In the short piece on yoga below, which studio's instructors does the writer credit for never having been hurt by practice?

Source:
________________
Yoga shouldn't hurt. That's what I tell people who tell me that it comes with the certainty of injury. I'm not an athlete and was in pretty sad shape when I started practicing and I've never been hurt by my practice. I credit the great instructors at Yoga Circle for being attentive to student needs, to always offering modification examples, to providing props and tips and constant reminders not to push too hard into a pose. Have I been sore the next day at times? Yep. Good sore. The sore that says muscles have been worked and are getting stronger. I've learned I need to watch those backbends -- modify! modify! modify! -- and that's fine; I'm not posing for the cover of Yoga Journal!
________________
Records supplied:
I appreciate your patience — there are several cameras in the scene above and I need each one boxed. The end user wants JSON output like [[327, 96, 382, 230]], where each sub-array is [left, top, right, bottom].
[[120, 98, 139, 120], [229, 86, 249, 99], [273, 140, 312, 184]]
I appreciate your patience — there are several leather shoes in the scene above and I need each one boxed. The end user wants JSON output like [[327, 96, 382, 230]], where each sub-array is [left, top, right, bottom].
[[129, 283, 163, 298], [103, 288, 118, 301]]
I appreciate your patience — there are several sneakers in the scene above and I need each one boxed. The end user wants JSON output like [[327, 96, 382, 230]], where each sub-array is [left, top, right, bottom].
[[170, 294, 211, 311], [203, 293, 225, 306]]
________________
Task answer: Yoga Circle